RETOS
1. Responde a estas preguntas según el texto sobre el obispo:
(a) ¿En qué fecha pronunció la homilía en la que desafió al franquismo?
(b) ¿Qué pidió en esa homilía respecto de la legislación española?
(c) ¿A qué ciudad huyó y con el apoyo de quién contó allí?
2. Transcribe el fragmento del texto sobre el obispo que empieza con "Fue, sin duda, uno" y sigue hasta "de Pablo VI.".
3. Prolonga el texto sobre el obispo a partir de su última oración.

TEXTO DE PARTIDA
_ _ _ _ _ _ _

Fue, sin duda, uno de los testigos y protagonistas más lúcidos y coherentes de la transición política de la dictadura a la democracia y de la transición religiosa de la Iglesia nacionalcatólica a la del Concilio Vaticano II, y uno de los obispos que puso en práctica la reforma conciliar de manera más auténtica y que desafió al franquismo en los momentos finales de la vida del dictador. El desafío tuvo lugar en la homilía del 4 de octubre de 1975 en la que denunció la ejecución de cinco condenados y pidió la supresión de la pena de muerte de la legislación española. Para protegerse de la indignación del gobierno y de las amenazas de muerte de la extrema derecha que provocó la homilía, se vio obligado a huir a Roma, donde contó con el apoyo de Pablo VI.

_ _ _ _ _ _ _

DATOS APORTADOS
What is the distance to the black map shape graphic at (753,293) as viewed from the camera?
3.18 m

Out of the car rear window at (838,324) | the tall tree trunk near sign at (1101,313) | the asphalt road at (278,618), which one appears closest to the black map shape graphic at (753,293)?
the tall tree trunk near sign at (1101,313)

_ _ _ _ _ _ _

RESPUESTAS POR TAREA
1.
(a) El 4 de octubre de 1975.
(b) Pidió la supresión de la pena de muerte de la legislación española.
(c) Huyó a Roma, donde contó con el apoyo de Pablo VI.

2.
Fue, sin duda, uno de los testigos y protagonistas más lúcidos y coherentes de la transición política de la dictadura a la democracia y de la transición religiosa de la Iglesia nacionalcatólica a la del Concilio Vaticano II, y uno de los obispos que puso en práctica la reforma conciliar de manera más auténtica y que desafió al franquismo en los momentos finales de la vida del dictador. El desafío tuvo lugar en la homilía del 4 de octubre de 1975 en la que denunció la ejecución de cinco condenados y pidió la supresión de la pena de muerte de la legislación española. Para protegerse de la indignación del gobierno y de las amenazas de muerte de la extrema derecha que provocó la homilía, se vio obligado a huir a Roma, donde contó con el apoyo de Pablo VI.

3.
Iniesta entendía la Iglesia como pueblo de de Dios, comunidad de creyentes codirigida por los laicos, comprometida con los sectores más vulnerables de la sociedad y conciencia crítica del poder. Con esa orientación participó activamente en la Asamblea Conjunta Obispos-Sacerdotes celebrada en Madrid en 1971, que hizo autocrítica por su alianza con la dictadura, denunció los enormes desequilibrios económicos y la ausencia de derechos humanos, rompió con el franquismo y defendió la democracia. Dentro del clima de reconciliación que reinaba entonces en la Iglesia católica, apoyó una de las conclusiones más conflictivas que contó con un amplio apoyo de los sacerdotes y obispos, pero no fue aprobada por no contar con los dos tercios requeridos: la que pedía perdón por no haber sido testigos de la reconciliación en la guerra entre hermanos.

Hizo realidad ese modelo de Iglesia en el barrio madrileño popular de Vallecas, de clase obrera, de izquierdas y con importante presencia del Partido Comunista. Mantuvo una estrecha relación -personal, social y eclesial- con el padre Llanos, a quien, en el prólogo a Confidencias y confesiones, del propio José María de Llanos, califica de “colaborador cercano” y de quien se consideraba “amigo entrañable”. En su actividad pastoral y socio-política tuvo como guía la teología de la liberación contando con las orientaciones éticos-proféticas del “jesuita sin papeles” José María Díez-Alegría y el asesoramiento de Casiano Floristán y Julio Lois, profesores del Instituto Superior de Pastoral y cualificados representantes de dicha tendencia teológica en España, que fueron a vivir a Vallecas coincidiendo con el nombramiento de Iniesta como obispo auxiliar de ese distrito madrileño.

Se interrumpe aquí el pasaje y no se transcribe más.